#### TASK TO CARRY OUT
Repeat the entries that appear below, exactly and in full.

#### EXTRACTED MATERIAL

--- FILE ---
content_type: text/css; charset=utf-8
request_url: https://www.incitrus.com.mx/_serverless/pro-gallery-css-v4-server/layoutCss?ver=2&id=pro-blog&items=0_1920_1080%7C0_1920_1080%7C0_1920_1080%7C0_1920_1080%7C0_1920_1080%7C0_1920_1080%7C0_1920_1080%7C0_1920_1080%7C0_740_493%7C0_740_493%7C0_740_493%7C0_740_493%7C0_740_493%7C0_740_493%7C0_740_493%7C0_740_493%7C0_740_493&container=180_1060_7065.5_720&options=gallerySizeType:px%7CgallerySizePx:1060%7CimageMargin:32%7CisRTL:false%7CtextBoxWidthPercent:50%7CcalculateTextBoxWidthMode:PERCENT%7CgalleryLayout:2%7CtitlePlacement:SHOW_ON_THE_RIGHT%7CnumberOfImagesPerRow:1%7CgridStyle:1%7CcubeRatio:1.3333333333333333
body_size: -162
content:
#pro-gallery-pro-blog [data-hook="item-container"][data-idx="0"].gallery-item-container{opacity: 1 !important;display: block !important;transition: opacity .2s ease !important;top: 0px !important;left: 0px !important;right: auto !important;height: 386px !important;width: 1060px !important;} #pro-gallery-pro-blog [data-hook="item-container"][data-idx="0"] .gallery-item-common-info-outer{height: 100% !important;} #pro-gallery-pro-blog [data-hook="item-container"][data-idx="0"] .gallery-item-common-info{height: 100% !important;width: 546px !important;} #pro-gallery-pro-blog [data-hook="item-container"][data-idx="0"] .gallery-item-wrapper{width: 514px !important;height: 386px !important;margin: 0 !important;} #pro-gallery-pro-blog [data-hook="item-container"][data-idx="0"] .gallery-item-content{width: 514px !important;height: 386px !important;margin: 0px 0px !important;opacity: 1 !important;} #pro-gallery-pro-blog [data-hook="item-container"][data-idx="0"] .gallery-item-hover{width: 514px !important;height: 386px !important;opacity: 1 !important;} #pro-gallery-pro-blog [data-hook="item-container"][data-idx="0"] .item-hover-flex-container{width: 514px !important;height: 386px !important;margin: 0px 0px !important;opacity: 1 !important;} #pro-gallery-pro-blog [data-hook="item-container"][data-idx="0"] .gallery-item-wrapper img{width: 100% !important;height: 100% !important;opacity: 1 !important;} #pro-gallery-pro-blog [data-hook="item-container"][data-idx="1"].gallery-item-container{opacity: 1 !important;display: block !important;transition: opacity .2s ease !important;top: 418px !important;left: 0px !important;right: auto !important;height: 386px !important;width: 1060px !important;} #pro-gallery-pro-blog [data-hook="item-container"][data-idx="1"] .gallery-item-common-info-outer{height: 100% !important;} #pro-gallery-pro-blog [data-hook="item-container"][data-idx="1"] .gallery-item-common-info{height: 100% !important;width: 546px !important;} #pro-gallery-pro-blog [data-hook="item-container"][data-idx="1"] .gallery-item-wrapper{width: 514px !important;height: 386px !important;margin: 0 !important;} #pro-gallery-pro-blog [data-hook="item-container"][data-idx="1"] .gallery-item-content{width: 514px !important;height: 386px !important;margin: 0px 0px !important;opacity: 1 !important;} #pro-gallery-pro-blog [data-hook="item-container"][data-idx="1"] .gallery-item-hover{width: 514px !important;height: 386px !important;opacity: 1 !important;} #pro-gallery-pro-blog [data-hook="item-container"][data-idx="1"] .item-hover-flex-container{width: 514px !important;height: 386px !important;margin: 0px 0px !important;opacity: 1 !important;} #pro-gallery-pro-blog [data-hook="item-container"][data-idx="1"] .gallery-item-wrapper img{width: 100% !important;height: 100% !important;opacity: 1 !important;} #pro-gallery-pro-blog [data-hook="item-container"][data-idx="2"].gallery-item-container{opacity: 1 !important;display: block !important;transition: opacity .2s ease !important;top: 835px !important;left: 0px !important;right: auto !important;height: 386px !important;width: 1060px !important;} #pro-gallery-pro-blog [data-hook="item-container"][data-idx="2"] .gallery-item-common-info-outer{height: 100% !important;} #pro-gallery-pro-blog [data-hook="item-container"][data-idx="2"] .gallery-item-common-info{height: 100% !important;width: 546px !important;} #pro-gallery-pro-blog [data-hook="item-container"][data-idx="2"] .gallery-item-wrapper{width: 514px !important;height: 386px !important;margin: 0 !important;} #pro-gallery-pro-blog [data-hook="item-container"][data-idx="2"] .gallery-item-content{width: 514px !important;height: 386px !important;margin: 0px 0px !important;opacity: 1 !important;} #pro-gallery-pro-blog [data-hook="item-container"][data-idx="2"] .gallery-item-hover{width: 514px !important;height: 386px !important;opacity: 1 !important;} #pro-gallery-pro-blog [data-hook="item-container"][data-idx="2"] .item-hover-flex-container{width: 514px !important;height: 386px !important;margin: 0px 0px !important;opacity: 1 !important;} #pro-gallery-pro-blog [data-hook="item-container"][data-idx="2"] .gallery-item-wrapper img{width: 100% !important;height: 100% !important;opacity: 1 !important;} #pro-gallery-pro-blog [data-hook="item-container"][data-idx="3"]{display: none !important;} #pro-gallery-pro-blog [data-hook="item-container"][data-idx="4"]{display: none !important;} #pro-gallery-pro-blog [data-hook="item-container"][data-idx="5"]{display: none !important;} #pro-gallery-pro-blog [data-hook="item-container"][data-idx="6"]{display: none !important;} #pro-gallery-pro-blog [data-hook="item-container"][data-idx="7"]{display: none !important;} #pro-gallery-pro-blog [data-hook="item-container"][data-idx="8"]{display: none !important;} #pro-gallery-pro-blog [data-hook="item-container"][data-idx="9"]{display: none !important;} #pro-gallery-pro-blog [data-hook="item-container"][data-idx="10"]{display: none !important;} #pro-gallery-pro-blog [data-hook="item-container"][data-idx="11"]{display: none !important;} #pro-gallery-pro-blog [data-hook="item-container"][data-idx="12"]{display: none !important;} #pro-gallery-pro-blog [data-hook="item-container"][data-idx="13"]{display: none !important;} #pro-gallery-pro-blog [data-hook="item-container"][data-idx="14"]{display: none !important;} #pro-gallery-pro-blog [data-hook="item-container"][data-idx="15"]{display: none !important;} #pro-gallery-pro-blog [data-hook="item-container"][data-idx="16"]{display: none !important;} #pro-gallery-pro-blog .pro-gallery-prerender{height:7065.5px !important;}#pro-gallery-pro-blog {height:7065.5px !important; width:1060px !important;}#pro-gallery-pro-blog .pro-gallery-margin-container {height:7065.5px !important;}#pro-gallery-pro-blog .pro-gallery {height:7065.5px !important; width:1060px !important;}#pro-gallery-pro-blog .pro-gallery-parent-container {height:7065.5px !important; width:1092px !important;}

#### ANSWER TO THIS PROBLEM
--- FILE ---
content_type: text/css; charset=utf-8
request_url: https://www.incitrus.com.mx/_serverless/pro-gallery-css-v4-server/layoutCss?ver=2&id=pro-blog&items=0_1920_1080%7C0_1920_1080%7C0_1920_1080%7C0_1920_1080%7C0_1920_1080%7C0_1920_1080%7C0_1920_1080%7C0_1920_1080%7C0_740_493%7C0_740_493%7C0_740_493%7C0_740_493%7C0_740_493%7C0_740_493%7C0_740_493%7C0_740_493%7C0_740_493&container=180_1060_7065.5_720&options=gallerySizeType:px%7CgallerySizePx:1060%7CimageMargin:32%7CisRTL:false%7CtextBoxWidthPercent:50%7CcalculateTextBoxWidthMode:PERCENT%7CgalleryLayout:2%7CtitlePlacement:SHOW_ON_THE_RIGHT%7CnumberOfImagesPerRow:1%7CgridStyle:1%7CcubeRatio:1.3333333333333333
body_size: -162
content:
#pro-gallery-pro-blog [data-hook="item-container"][data-idx="0"].gallery-item-container{opacity: 1 !important;display: block !important;transition: opacity .2s ease !important;top: 0px !important;left: 0px !important;right: auto !important;height: 386px !important;width: 1060px !important;} #pro-gallery-pro-blog [data-hook="item-container"][data-idx="0"] .gallery-item-common-info-outer{height: 100% !important;} #pro-gallery-pro-blog [data-hook="item-container"][data-idx="0"] .gallery-item-common-info{height: 100% !important;width: 546px !important;} #pro-gallery-pro-blog [data-hook="item-container"][data-idx="0"] .gallery-item-wrapper{width: 514px !important;height: 386px !important;margin: 0 !important;} #pro-gallery-pro-blog [data-hook="item-container"][data-idx="0"] .gallery-item-content{width: 514px !important;height: 386px !important;margin: 0px 0px !important;opacity: 1 !important;} #pro-gallery-pro-blog [data-hook="item-container"][data-idx="0"] .gallery-item-hover{width: 514px !important;height: 386px !important;opacity: 1 !important;} #pro-gallery-pro-blog [data-hook="item-container"][data-idx="0"] .item-hover-flex-container{width: 514px !important;height: 386px !important;margin: 0px 0px !important;opacity: 1 !important;} #pro-gallery-pro-blog [data-hook="item-container"][data-idx="0"] .gallery-item-wrapper img{width: 100% !important;height: 100% !important;opacity: 1 !important;} #pro-gallery-pro-blog [data-hook="item-container"][data-idx="1"].gallery-item-container{opacity: 1 !important;display: block !important;transition: opacity .2s ease !important;top: 418px !important;left: 0px !important;right: auto !important;height: 386px !important;width: 1060px !important;} #pro-gallery-pro-blog [data-hook="item-container"][data-idx="1"] .gallery-item-common-info-outer{height: 100% !important;} #pro-gallery-pro-blog [data-hook="item-container"][data-idx="1"] .gallery-item-common-info{height: 100% !important;width: 546px !important;} #pro-gallery-pro-blog [data-hook="item-container"][data-idx="1"] .gallery-item-wrapper{width: 514px !important;height: 386px !important;margin: 0 !important;} #pro-gallery-pro-blog [data-hook="item-container"][data-idx="1"] .gallery-item-content{width: 514px !important;height: 386px !important;margin: 0px 0px !important;opacity: 1 !important;} #pro-gallery-pro-blog [data-hook="item-container"][data-idx="1"] .gallery-item-hover{width: 514px !important;height: 386px !important;opacity: 1 !important;} #pro-gallery-pro-blog [data-hook="item-container"][data-idx="1"] .item-hover-flex-container{width: 514px !important;height: 386px !important;margin: 0px 0px !important;opacity: 1 !important;} #pro-gallery-pro-blog [data-hook="item-container"][data-idx="1"] .gallery-item-wrapper img{width: 100% !important;height: 100% !important;opacity: 1 !important;} #pro-gallery-pro-blog [data-hook="item-container"][data-idx="2"].gallery-item-container{opacity: 1 !important;display: block !important;transition: opacity .2s ease !important;top: 835px !important;left: 0px !important;right: auto !important;height: 386px !important;width: 1060px !important;} #pro-gallery-pro-blog [data-hook="item-container"][data-idx="2"] .gallery-item-common-info-outer{height: 100% !important;} #pro-gallery-pro-blog [data-hook="item-container"][data-idx="2"] .gallery-item-common-info{height: 100% !important;width: 546px !important;} #pro-gallery-pro-blog [data-hook="item-container"][data-idx="2"] .gallery-item-wrapper{width: 514px !important;height: 386px !important;margin: 0 !important;} #pro-gallery-pro-blog [data-hook="item-container"][data-idx="2"] .gallery-item-content{width: 514px !important;height: 386px !important;margin: 0px 0px !important;opacity: 1 !important;} #pro-gallery-pro-blog [data-hook="item-container"][data-idx="2"] .gallery-item-hover{width: 514px !important;height: 386px !important;opacity: 1 !important;} #pro-gallery-pro-blog [data-hook="item-container"][data-idx="2"] .item-hover-flex-container{width: 514px !important;height: 386px !important;margin: 0px 0px !important;opacity: 1 !important;} #pro-gallery-pro-blog [data-hook="item-container"][data-idx="2"] .gallery-item-wrapper img{width: 100% !important;height: 100% !important;opacity: 1 !important;} #pro-gallery-pro-blog [data-hook="item-container"][data-idx="3"]{display: none !important;} #pro-gallery-pro-blog [data-hook="item-container"][data-idx="4"]{display: none !important;} #pro-gallery-pro-blog [data-hook="item-container"][data-idx="5"]{display: none !important;} #pro-gallery-pro-blog [data-hook="item-container"][data-idx="6"]{display: none !important;} #pro-gallery-pro-blog [data-hook="item-container"][data-idx="7"]{display: none !important;} #pro-gallery-pro-blog [data-hook="item-container"][data-idx="8"]{display: none !important;} #pro-gallery-pro-blog [data-hook="item-container"][data-idx="9"]{display: none !important;} #pro-gallery-pro-blog [data-hook="item-container"][data-idx="10"]{display: none !important;} #pro-gallery-pro-blog [data-hook="item-container"][data-idx="11"]{display: none !important;} #pro-gallery-pro-blog [data-hook="item-container"][data-idx="12"]{display: none !important;} #pro-gallery-pro-blog [data-hook="item-container"][data-idx="13"]{display: none !important;} #pro-gallery-pro-blog [data-hook="item-container"][data-idx="14"]{display: none !important;} #pro-gallery-pro-blog [data-hook="item-container"][data-idx="15"]{display: none !important;} #pro-gallery-pro-blog [data-hook="item-container"][data-idx="16"]{display: none !important;} #pro-gallery-pro-blog .pro-gallery-prerender{height:7065.5px !important;}#pro-gallery-pro-blog {height:7065.5px !important; width:1060px !important;}#pro-gallery-pro-blog .pro-gallery-margin-container {height:7065.5px !important;}#pro-gallery-pro-blog .pro-gallery {height:7065.5px !important; width:1060px !important;}#pro-gallery-pro-blog .pro-gallery-parent-container {height:7065.5px !important; width:1092px !important;}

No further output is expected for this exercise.